Maxime Erchardour

percussionniste

Maxime Echardour est issu des classes de percussion, zarb et piano du CNR de Rueil-Malmaison où, au contact de Gaston Sylvestre, il est très tôt sensibilisé aux pratiques traditionnelles et contemporaines. Son parcours se poursuit au CNSMD de Lyon dans la classe de Jean Geoffroy et Henri-Charles Caget, puis au conservatoire d’Amsterdam auprès de Peter Prommel. Percussionniste de L’Instant Donné depuis 2003, il est aussi membre de l’Ensemble Khaps, quartet de musiques traditionnelles constitué de musiciens venus d’Afrique, du Japon et d’Europe. L’importance accordée à la musique mandingue dans ce groupe l’incite à suivre régulièrement des cours de balafon auprès d’un griot au Sénégal.
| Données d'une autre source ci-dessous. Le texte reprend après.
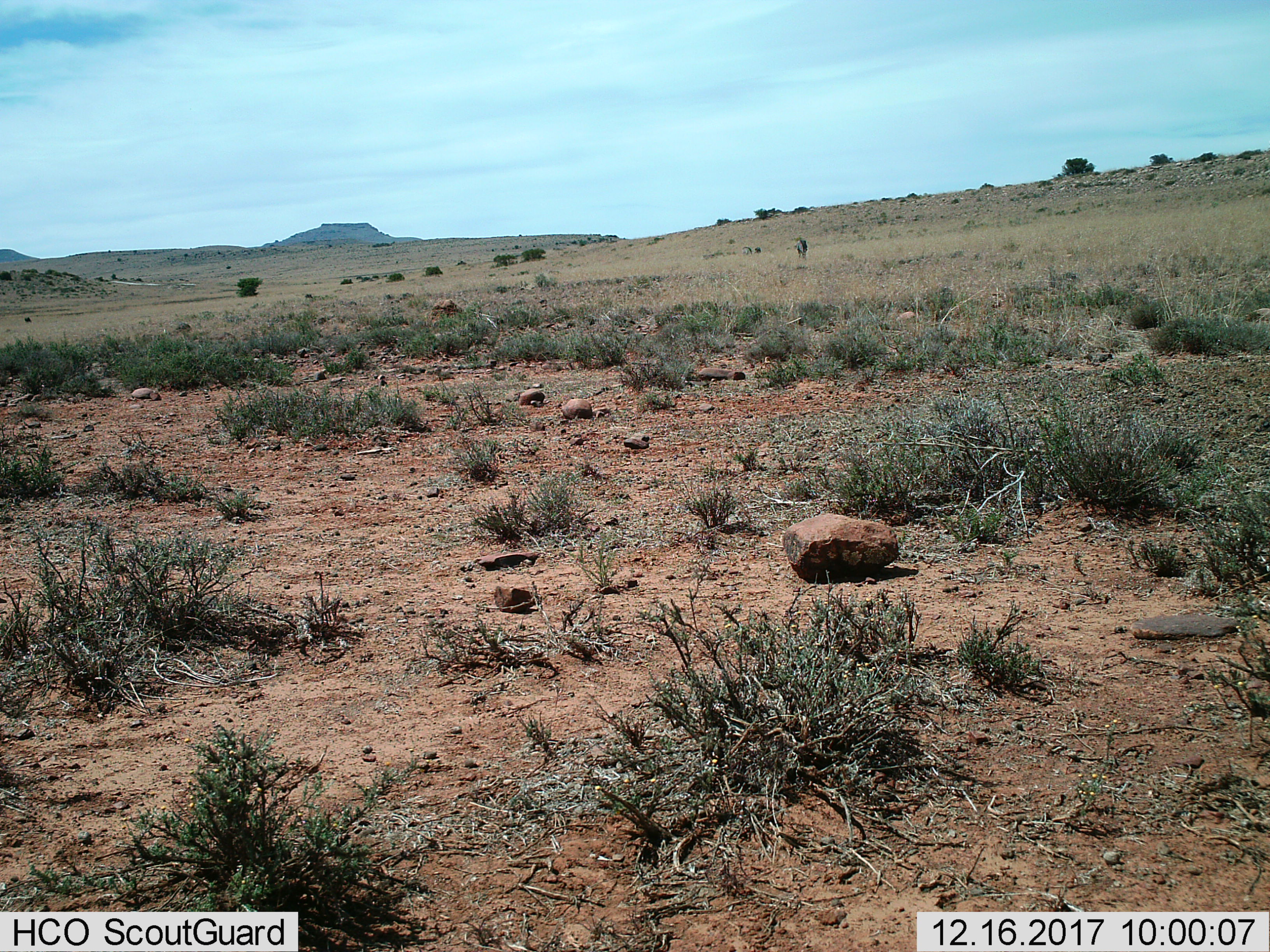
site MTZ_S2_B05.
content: unidentified animal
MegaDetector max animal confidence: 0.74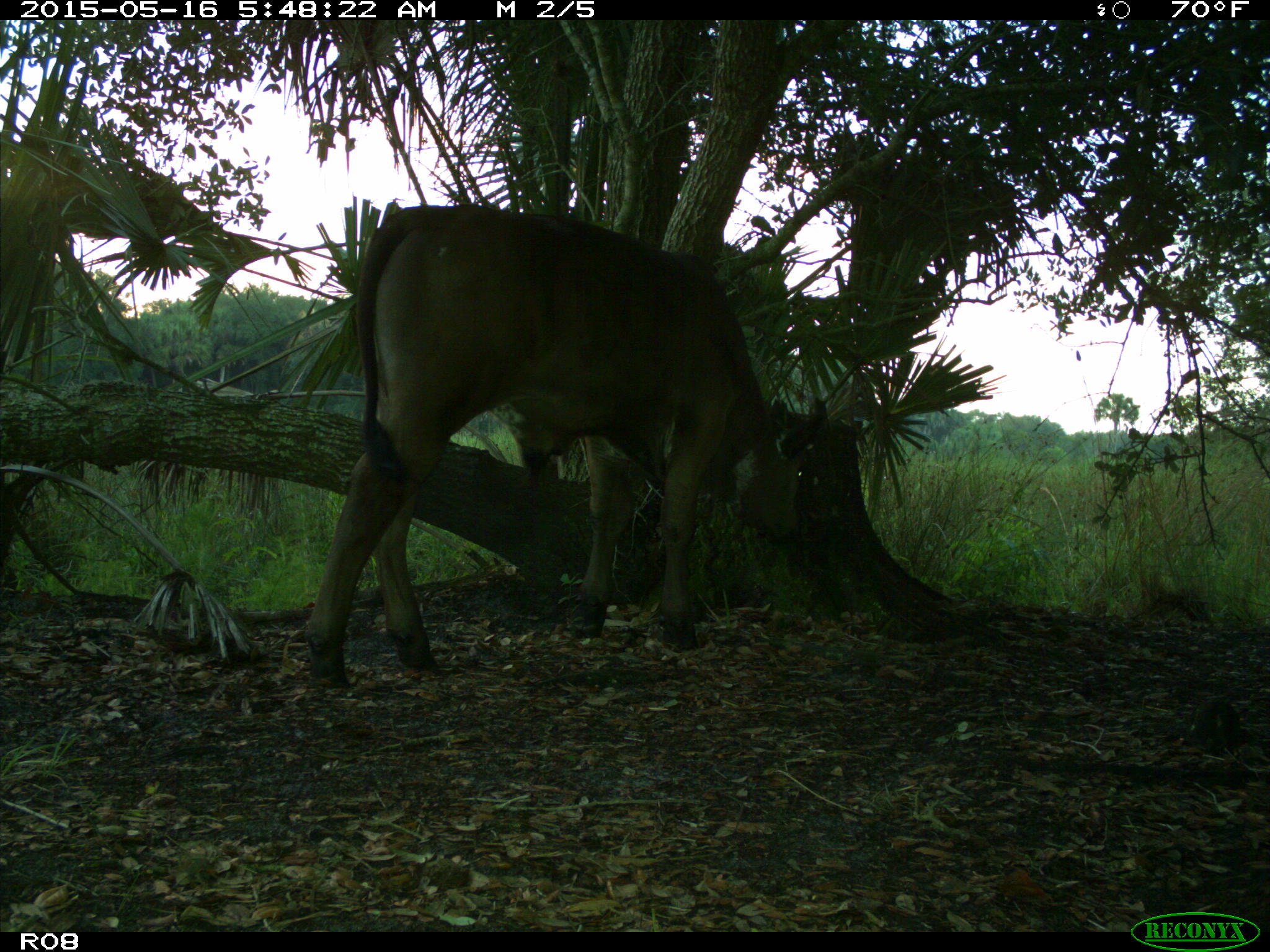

Pendant dix ans, il a développé avec le Trio de Bubar un langage autour du détournement d’objets et donné ses spectacles en France, Géorgie, Brésil, Croatie...
Maxime Echardour participe également à des programmes du KammerKonzert Holland, de l’Opéra de Lyon, de l’Ensemble Orchestral Contemporain, de l’Ensemble Hostel Dieu, de l’Ensemble AlmaViva, et s’implique dans de nombreux projets pédagogiques. En 2005, il est invité par l’Ensemble InterContemporain pour la création française de Sérénade en trio, de Maurizio Kagel. Depuis 2007 et la re-création du Tryptique de Georges Aperghis, il pratique activement le cymbalum. La première de L’avoir, ôde chantée au savon, spectacle de la compagnie Acta dirigée par Laurent Dupont, est donnée en 2014.